● SET PROBLEM 1: Below, the stargrass thread is followed by a listing. Rewrite the paragraph that begins "I'm having problem with my stragrass" in a shorter form that keeps its main facts.

● DOCUMENT:
# Stargrass (Heteranthera zosterifolia) problem



## grafalski (Feb 25, 2006)

I'm having problem with my stragrass. Pls take a look at the picture. All older leaves are getting "cracks" that spread and finally those leaves die. New leaves are fine for a couple of days. 

My tank:

29 gallon
2x65W coralife PC. I keep one 65w for 10 hours/day. The second one is on for 6 hours/day
I used EI method in my tank adding
1/4 tspn KNO3 3 x a week
1/16 KH2PO4 3 x a week
TMG 5 ml 3 x a week
C02 30 ppm
Gh 8-8
Kh 3-4
I change 50% of water every week

I gave up EI and lately I add 1 ppm of KNO3 daily, 0.12 KH2PO4 daily and I add 1/2 tspn of K2SO4 a week.
TMG 5 ml a week 3 x a week.

I also placed tropica plant nutrition capsules in the gravel layer.

I don't have problems with blyxa, swords, christmas moss, HC, Hydrocotyle leucocephala but stargrass and some red plants like Alternanthera reineckii.

● TASK MATERIAL:
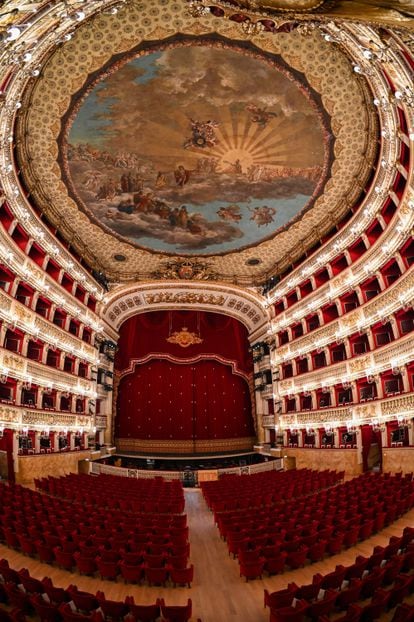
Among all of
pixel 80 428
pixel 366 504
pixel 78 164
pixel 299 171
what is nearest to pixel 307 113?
pixel 299 171

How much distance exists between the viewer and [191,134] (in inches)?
584

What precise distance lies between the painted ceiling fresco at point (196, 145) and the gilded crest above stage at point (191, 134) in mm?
47

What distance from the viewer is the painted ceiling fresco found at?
12766 millimetres

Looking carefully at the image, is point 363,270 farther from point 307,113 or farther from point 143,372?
point 143,372

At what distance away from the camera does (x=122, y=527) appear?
7434 millimetres

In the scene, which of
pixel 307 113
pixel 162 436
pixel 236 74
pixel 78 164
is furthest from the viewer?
pixel 162 436

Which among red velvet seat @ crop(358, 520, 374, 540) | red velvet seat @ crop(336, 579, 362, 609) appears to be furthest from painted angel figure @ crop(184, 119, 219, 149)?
red velvet seat @ crop(336, 579, 362, 609)

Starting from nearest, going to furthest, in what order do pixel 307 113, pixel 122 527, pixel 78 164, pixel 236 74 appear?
1. pixel 122 527
2. pixel 236 74
3. pixel 307 113
4. pixel 78 164

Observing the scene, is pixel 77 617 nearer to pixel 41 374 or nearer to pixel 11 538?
pixel 11 538

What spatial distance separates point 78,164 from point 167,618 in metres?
15.7

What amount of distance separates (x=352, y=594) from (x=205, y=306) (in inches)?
901

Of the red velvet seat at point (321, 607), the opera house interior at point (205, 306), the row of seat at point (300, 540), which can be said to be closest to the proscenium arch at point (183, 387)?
the opera house interior at point (205, 306)

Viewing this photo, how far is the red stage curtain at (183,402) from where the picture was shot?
26.2m

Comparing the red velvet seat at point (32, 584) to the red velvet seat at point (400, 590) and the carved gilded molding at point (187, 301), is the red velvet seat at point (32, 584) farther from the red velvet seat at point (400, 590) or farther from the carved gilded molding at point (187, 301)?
the carved gilded molding at point (187, 301)
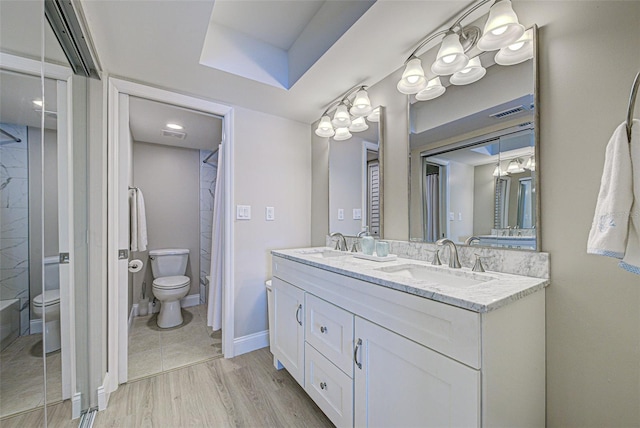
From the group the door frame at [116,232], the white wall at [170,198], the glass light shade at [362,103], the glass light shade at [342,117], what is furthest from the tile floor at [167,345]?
the glass light shade at [362,103]

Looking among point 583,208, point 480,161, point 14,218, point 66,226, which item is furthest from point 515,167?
point 66,226

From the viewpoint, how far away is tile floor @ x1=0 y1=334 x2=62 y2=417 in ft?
2.74

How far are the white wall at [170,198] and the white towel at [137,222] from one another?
22.2 inches

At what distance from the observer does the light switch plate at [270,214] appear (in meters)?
2.37

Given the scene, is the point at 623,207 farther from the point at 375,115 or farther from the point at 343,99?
the point at 343,99

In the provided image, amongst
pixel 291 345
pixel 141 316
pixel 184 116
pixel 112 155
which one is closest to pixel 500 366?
pixel 291 345

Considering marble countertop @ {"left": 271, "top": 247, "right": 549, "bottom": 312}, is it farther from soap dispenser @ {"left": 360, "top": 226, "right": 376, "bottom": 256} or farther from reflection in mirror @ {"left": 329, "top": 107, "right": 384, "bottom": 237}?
reflection in mirror @ {"left": 329, "top": 107, "right": 384, "bottom": 237}

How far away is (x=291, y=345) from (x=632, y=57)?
201 cm

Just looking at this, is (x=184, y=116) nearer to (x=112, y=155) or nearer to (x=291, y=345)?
(x=112, y=155)

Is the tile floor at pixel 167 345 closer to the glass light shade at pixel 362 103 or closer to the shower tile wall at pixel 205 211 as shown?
the shower tile wall at pixel 205 211

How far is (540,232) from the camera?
42.9 inches

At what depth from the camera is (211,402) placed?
5.39ft

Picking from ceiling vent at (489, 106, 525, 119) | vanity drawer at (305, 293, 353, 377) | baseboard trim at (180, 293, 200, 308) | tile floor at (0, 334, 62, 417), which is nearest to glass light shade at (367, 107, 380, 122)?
ceiling vent at (489, 106, 525, 119)

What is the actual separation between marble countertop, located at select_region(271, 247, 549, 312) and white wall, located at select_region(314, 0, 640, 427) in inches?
6.0
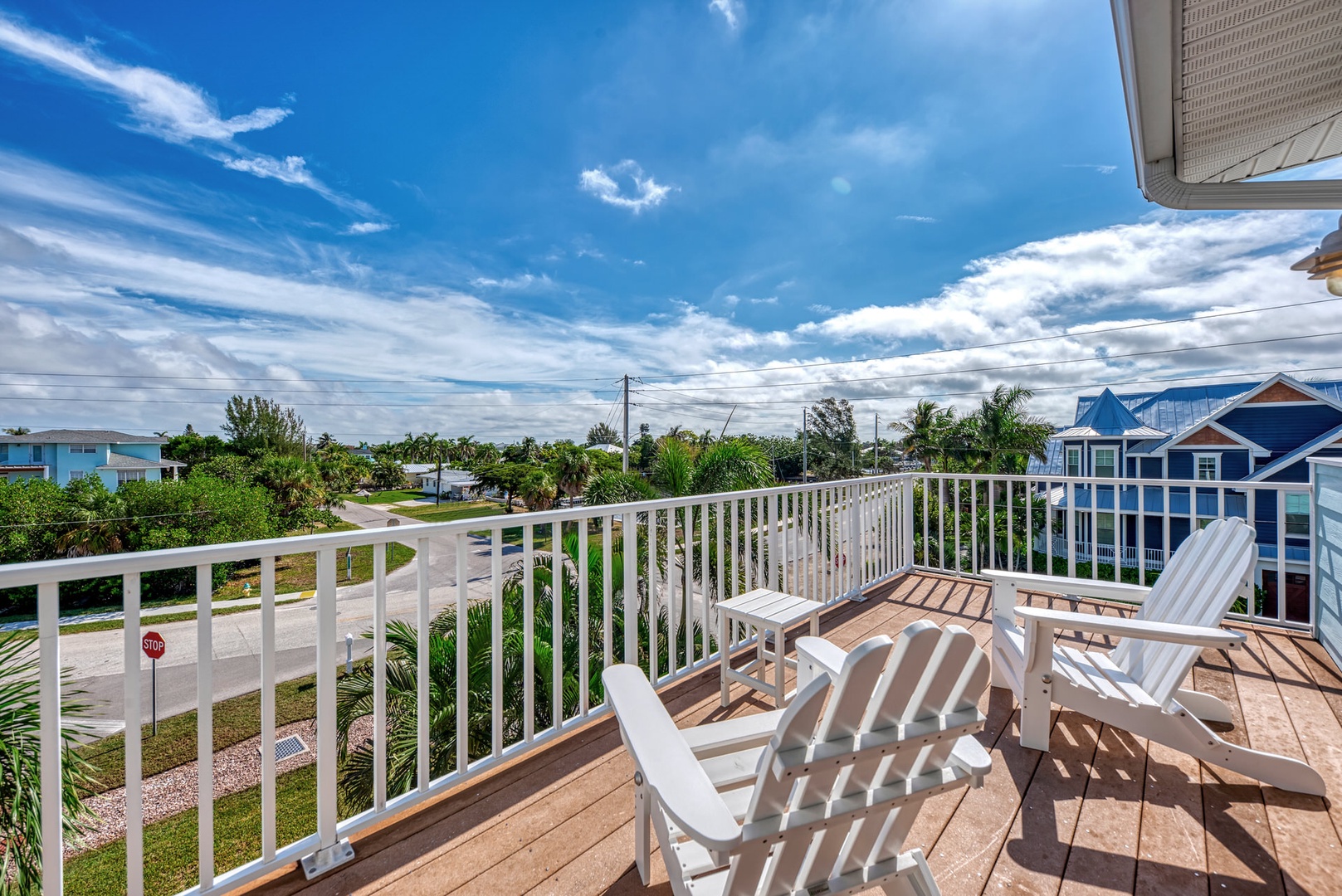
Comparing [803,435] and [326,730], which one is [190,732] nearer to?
[326,730]

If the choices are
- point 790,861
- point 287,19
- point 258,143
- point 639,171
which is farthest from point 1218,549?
point 258,143

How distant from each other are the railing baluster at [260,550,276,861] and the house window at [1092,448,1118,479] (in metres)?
23.3

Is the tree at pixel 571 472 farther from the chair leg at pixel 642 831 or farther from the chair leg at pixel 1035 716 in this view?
the chair leg at pixel 642 831

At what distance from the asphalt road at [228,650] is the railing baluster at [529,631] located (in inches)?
366

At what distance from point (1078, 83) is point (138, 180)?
42.4 metres

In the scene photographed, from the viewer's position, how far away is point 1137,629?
6.06 feet

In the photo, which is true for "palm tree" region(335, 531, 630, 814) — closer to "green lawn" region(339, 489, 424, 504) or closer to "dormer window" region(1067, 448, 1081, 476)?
"dormer window" region(1067, 448, 1081, 476)

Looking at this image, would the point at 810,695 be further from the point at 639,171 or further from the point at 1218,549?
the point at 639,171

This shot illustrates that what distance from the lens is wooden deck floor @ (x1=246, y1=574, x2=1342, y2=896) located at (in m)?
1.51

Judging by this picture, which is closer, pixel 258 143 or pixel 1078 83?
pixel 1078 83

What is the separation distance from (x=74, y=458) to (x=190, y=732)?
109 ft

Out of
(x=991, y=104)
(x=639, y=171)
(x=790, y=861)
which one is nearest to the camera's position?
(x=790, y=861)

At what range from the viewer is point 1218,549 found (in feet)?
7.12

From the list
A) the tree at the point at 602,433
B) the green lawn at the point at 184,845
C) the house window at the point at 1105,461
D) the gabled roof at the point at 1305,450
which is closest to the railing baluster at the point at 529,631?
the green lawn at the point at 184,845
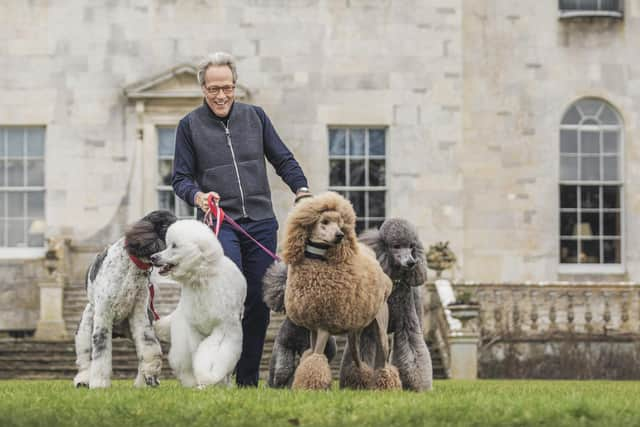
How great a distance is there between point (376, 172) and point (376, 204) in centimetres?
50

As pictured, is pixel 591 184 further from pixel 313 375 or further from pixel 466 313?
pixel 313 375

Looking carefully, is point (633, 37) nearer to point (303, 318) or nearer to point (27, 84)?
point (27, 84)

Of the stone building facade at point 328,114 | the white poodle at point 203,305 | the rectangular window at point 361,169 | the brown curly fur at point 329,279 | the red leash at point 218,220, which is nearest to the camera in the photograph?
the brown curly fur at point 329,279

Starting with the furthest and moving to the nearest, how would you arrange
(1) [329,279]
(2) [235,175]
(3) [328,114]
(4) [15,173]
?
(3) [328,114]
(4) [15,173]
(2) [235,175]
(1) [329,279]

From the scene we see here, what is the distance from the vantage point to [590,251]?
2064 cm

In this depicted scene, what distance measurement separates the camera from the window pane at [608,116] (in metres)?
20.8

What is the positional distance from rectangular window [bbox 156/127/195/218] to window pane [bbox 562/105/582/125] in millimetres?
6041

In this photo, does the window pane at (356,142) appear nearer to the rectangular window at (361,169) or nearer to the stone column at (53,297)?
the rectangular window at (361,169)

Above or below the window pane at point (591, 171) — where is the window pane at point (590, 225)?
below

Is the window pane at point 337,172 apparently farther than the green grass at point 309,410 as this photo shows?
Yes

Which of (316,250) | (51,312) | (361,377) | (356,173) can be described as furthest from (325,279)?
(356,173)

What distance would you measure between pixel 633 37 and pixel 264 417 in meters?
15.5

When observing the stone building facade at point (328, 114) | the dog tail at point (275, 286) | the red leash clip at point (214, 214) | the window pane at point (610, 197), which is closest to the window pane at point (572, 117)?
the stone building facade at point (328, 114)

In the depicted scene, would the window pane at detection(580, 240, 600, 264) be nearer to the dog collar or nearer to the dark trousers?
the dark trousers
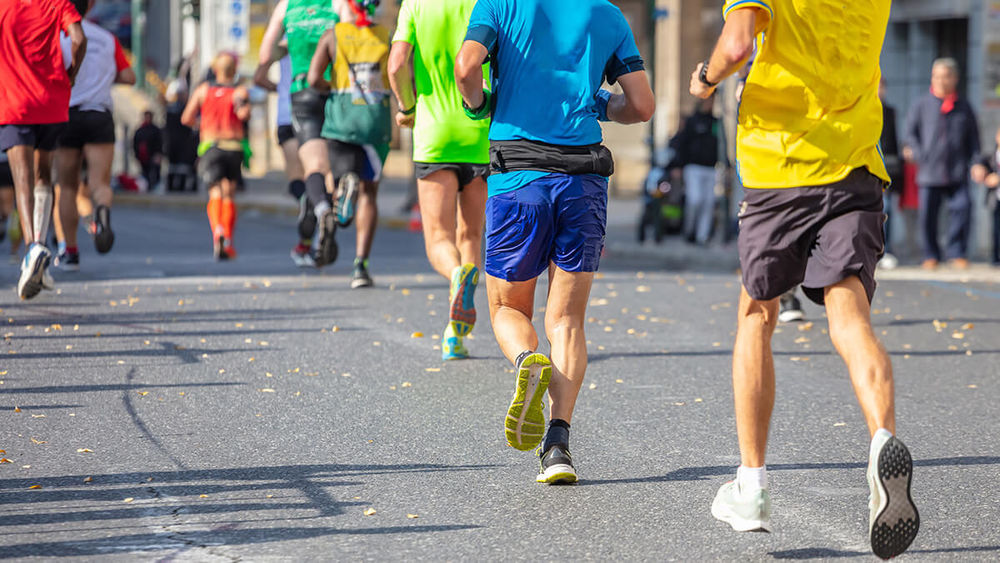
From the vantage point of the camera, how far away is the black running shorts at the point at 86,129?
11.8 metres

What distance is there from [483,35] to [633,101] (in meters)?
0.57

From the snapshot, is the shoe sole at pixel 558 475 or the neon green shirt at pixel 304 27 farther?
the neon green shirt at pixel 304 27

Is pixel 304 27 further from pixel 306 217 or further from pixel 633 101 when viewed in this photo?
pixel 633 101

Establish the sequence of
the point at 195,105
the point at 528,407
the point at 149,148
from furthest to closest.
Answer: the point at 149,148 → the point at 195,105 → the point at 528,407

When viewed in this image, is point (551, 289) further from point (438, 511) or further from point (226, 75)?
point (226, 75)

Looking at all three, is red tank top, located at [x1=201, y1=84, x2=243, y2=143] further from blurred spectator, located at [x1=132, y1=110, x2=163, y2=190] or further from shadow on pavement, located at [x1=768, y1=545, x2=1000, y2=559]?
blurred spectator, located at [x1=132, y1=110, x2=163, y2=190]

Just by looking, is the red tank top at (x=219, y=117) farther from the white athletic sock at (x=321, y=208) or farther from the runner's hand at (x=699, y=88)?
the runner's hand at (x=699, y=88)

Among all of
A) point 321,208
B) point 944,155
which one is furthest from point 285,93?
point 944,155

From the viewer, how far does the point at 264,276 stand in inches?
513

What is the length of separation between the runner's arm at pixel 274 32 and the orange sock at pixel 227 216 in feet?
7.45

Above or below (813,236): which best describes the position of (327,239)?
below

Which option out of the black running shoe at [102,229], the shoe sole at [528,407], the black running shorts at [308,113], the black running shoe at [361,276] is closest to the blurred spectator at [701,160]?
the black running shoe at [361,276]

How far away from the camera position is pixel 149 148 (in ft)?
103

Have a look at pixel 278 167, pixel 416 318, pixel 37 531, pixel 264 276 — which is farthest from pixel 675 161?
pixel 278 167
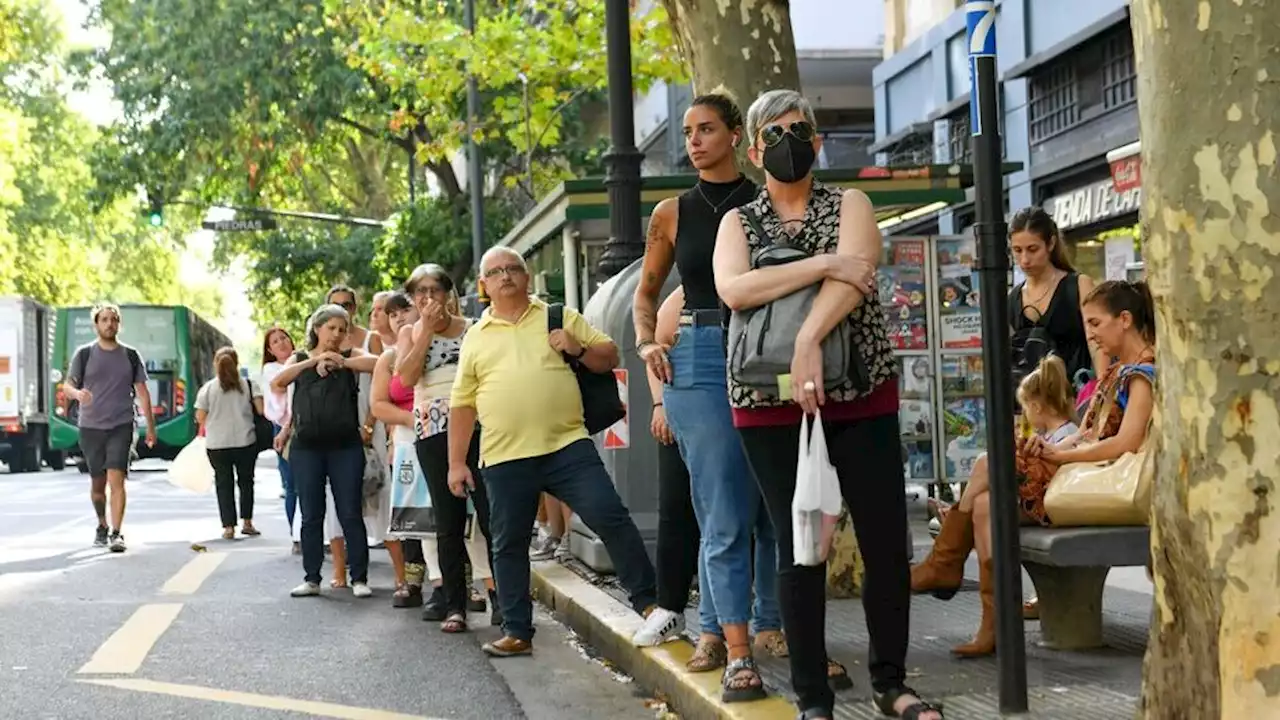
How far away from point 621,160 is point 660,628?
4.24 m

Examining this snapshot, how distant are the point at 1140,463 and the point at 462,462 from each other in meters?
3.18

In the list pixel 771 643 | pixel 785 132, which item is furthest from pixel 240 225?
pixel 785 132

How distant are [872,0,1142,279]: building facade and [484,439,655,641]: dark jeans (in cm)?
929

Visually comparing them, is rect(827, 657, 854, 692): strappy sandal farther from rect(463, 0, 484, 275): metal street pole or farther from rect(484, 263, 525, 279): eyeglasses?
rect(463, 0, 484, 275): metal street pole

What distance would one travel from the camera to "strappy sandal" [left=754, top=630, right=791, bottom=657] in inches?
264

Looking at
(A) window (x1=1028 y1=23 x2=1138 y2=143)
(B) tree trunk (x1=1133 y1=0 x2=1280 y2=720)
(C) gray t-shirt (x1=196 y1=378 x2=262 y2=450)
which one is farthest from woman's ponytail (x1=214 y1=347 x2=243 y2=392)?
(B) tree trunk (x1=1133 y1=0 x2=1280 y2=720)

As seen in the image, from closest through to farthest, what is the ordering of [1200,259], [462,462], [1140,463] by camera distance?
[1200,259]
[1140,463]
[462,462]

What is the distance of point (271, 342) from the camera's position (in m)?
14.2

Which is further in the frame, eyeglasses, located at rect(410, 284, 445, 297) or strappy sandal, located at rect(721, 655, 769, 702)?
eyeglasses, located at rect(410, 284, 445, 297)

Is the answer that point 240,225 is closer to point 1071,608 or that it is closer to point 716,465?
point 1071,608

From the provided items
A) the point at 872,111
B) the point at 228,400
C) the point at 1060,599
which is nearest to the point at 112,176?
the point at 872,111

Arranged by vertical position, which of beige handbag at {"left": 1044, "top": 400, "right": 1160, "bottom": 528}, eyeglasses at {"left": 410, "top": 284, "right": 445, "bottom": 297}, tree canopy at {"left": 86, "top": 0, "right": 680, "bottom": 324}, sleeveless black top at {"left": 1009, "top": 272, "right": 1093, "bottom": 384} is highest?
tree canopy at {"left": 86, "top": 0, "right": 680, "bottom": 324}

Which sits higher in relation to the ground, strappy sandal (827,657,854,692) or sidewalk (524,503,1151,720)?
strappy sandal (827,657,854,692)

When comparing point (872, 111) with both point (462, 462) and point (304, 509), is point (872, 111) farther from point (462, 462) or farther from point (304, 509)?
point (462, 462)
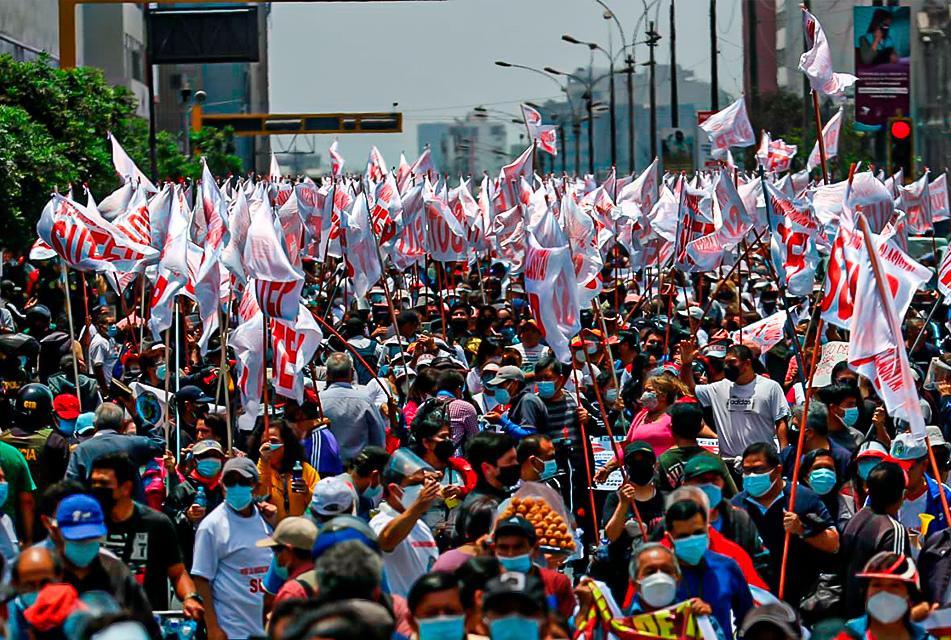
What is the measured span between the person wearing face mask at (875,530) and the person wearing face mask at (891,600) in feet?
2.97

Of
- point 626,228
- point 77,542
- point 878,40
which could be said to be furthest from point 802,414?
point 878,40

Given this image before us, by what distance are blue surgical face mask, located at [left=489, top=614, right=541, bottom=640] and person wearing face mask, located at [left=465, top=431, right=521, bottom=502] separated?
7.96ft

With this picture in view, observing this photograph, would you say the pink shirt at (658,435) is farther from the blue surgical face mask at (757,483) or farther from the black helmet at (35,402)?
the black helmet at (35,402)

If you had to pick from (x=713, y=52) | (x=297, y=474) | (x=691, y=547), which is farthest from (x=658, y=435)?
(x=713, y=52)

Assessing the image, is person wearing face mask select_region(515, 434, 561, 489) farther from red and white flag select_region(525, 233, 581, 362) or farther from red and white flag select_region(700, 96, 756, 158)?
red and white flag select_region(700, 96, 756, 158)

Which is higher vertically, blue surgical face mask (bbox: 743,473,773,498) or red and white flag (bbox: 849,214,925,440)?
red and white flag (bbox: 849,214,925,440)

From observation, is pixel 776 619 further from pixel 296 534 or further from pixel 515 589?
pixel 296 534

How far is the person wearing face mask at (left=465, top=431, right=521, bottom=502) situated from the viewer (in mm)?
7414

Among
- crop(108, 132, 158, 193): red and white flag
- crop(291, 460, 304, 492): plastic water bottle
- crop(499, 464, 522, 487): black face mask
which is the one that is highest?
crop(108, 132, 158, 193): red and white flag

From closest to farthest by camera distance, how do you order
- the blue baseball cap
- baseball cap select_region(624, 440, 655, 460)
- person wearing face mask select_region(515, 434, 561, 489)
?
1. the blue baseball cap
2. person wearing face mask select_region(515, 434, 561, 489)
3. baseball cap select_region(624, 440, 655, 460)

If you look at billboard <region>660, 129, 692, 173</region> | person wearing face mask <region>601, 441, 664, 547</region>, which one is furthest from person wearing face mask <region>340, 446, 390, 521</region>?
billboard <region>660, 129, 692, 173</region>

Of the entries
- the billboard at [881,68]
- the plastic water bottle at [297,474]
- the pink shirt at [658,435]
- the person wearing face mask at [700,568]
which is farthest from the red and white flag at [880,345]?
the billboard at [881,68]

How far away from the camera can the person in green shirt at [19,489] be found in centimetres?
779

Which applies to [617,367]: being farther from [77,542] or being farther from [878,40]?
[878,40]
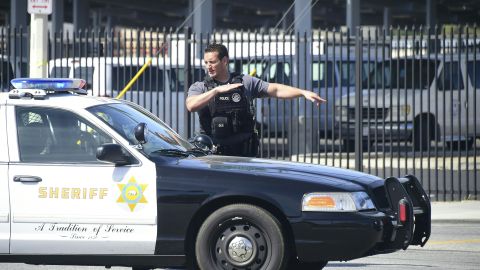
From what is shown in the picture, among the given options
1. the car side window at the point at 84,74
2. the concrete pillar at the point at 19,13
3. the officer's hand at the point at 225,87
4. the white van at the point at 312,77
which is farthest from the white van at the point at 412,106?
the concrete pillar at the point at 19,13

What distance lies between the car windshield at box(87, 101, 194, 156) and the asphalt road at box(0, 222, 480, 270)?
1452 millimetres

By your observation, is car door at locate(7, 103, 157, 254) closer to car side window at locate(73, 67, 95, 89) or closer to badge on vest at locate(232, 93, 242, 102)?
badge on vest at locate(232, 93, 242, 102)

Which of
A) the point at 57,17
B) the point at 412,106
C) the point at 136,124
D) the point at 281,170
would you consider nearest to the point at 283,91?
the point at 136,124

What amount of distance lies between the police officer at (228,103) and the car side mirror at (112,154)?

● SET PROBLEM 2: Count the lines of the listing above that contain the string "Starting", and reply with the number only.

● CORRECT OUTPUT 1: The stargrass has a problem, shown in an attached picture: all older leaves develop cracks that spread until the leaves die, while new leaves stay fine for a couple of days.

● CORRECT OUTPUT 2: 2